Mobile instructions: Press on an answer on the right. Then, press on the gray box it matches on the left.
(a) Drag-and-drop from the right to the left, or (b) click on a right side answer box and then on a left side box to move it.
1. Died in a famous 1805 battle  
2. Married into the Royal Family in 1960  
3. Executed for treason in 1747 following the Battle of Culloden  
4. Leader of British army at Siege of Yorktown in 1781  
5. Final Viceroy of India before independence  
6. Led the charge of the Light Brigade in 1854  
7. Disappeared in 1974 following murder of the nanny he employed  
8. Former MP who went to prison for perjury in 2001  
9. Egyptologist who financed discovery of famous tomb  
10. Supporter of Greek War of Independence in nineteenth century  

Quiz Answer Key and Fun Facts
1. Died in a famous 1805 battle

Answer: Nelson

One of Britain's heroes, Nelson was an Royal Navy admiral who fought against Spain and France, during Napoleon's era. He is remembered for his victory at the Battle of Trafalgar, in 1805, which led to his death. Nelson was killed by a sniper's bullet during the battle, which the British navy went on to win. Nelson is commemorated by a statue in Trafalgar Square and in the names of many public houses.
2. Married into the Royal Family in 1960

Answer: Snowdon

Antony Armstrong-Jones, as he then was, married Princess Margaret, the only sibling of Queen Elizabeth II, in May 1960. The Queen gave him the title of Earl of Snowdon in October 1961. The marriage was not a happy one and the couple divorced in 1978.
3. Executed for treason in 1747 following the Battle of Culloden

Answer: Lovat

Simon Fraser was the 11th Lord Lovat, and was something of a turncoat, supporting whichever side seemed likely to win. In 1746, having 'sat on the fence' for as long as he could, Lovat decided to support the Jacobites, who wished to install Bonnie Prince Charlie, Charles Edward Stuart, as monarch.

The Battle of Culloden ended in defeat for the Jacobites, and Lovat was captured and sentenced to death for his part. He was beheaded, and holds the record for being the last man to be executed by this method in Britain.
4. Leader of British army at Siege of Yorktown in 1781

Answer: Cornwallis

The battle was one of the final military conflicts of the American Revolutionary War. The British army, under the command of Lord Cornwallis, was trapped on the Yorktown Peninsula, in Virginia, and Cornwallis surrendered on 19 October 1781. From then, negotiation took over from war, with the Treaty of Paris, in 1783, confirming the end of hostilities.

* Recorded information:
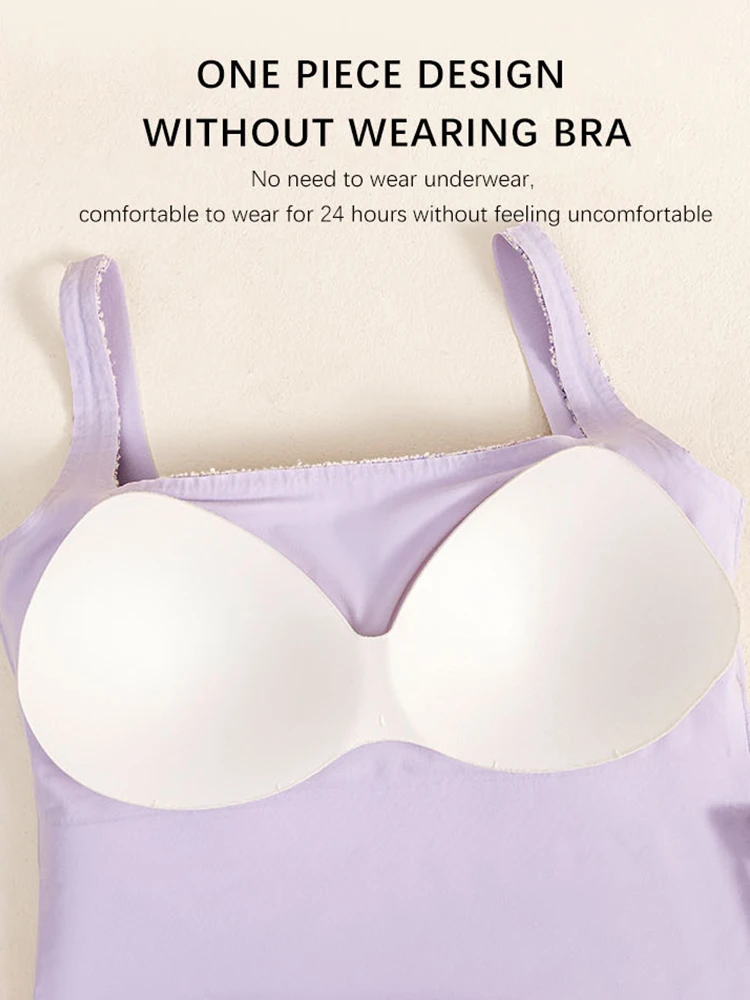 Light luxury fabric, A cup, B cup, C cup can all be worn, bra vest 2 in 1, can be worn inside or outside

* Required action: Continue the quiz answer key on famous British peers from the point where it stops.

* Answer:
5. Final Viceroy of India before independence

Answer: Mountbatten

Lord Louis Mountbatten was particularly close to the British Royal Family, being an uncle to Prince Philip and a distant cousin to Queen Elizabeth II. He played a role in the life of Prince Charles, acting as mentor. Mountbatten was Viceroy of India prior to the country's independence, and then became governor general until mid 1948. Mountbatten's life came to an end when the Irish Republican Army placed a bomb on his fishing boat in 1979.
6. Led the charge of the Light Brigade in 1854

Answer: Cardigan

James Brudenell was the 7th Earl of Cardigan, and has the unhappy reputation of being to blame, at least in part, for the disastrous ride of the Light Brigade during the Crimean War. The order to attack was relayed to him by Captain Louis Nolan, who was blamed by both Cardigan and his superior officer for failing to pass on the message correctly. Since Nolan died in the charge, he could not offer any defence. Cardigan himself rode in the attack, immortalised by Alfred, Lord Tennyson, and managed to survive.
7. Disappeared in 1974 following murder of the nanny he employed

Answer: Lucan

Richard Bingham was the 7th Earl of Lucan. A predecessor, the 3rd Earl, was in charge of all the cavalry forces at the Battle of Balaclava, and was related, by marriage, to Lord Cardigan. The 7th Earl had established a reputation as a gambler, and he and his wife were having severe marriage problems.

The couple's nanny, Sandra Rivett, was killed at their home with Lady Lucan also suffering injuries, naming her husband as the assailant. Lucan disappeared, and no definite evidence of what happened to him has come to light, and he has since been officially presumed dead.
8. Former MP who went to prison for perjury in 2001

Answer: Archer

Jeffrey Archer, as he was originally known, was a Member of Parliament from 1969 until 1974 until he resigned, due to financial problems which left him close to bankruptcy. Archer solved his difficulties by turning to writing, and published numerous novels.

In 1987 he sued a newspaper for libel and won the case, but matters unravelled in 2001 when it was proved that he had lied in court. Archer was imprisoned for perjury and had to repay the damages he'd received, with interest. Despite his rather chequered career, Archer became a Life Peer, meaning the title dies with him, in 1992 and remains known as Lord Archer.
9. Egyptologist who financed discovery of famous tomb

Answer: Carnarvon

George Herbert, 5th Earl of Carnarvon, was the man behind the discovery of the tomb of Tutankhamun in 1922. His inherited wealth meant that he could indulge his hobbies, which included horse racing as well as his interest in Egypt. Carnarvon took an active role in the search for ancient tombs, and was summoned to Egypt by Carter when the steps, which were later found to lead to the tomb, were first uncovered.

It was Carnarvon who asked the question 'Can you see anything?' and received Carter's answer of 'Yes, wonderful things'. Lord Carnarvon's death early the next year, while still in his fifties, began the 'Curse of Tutankhamun' myth.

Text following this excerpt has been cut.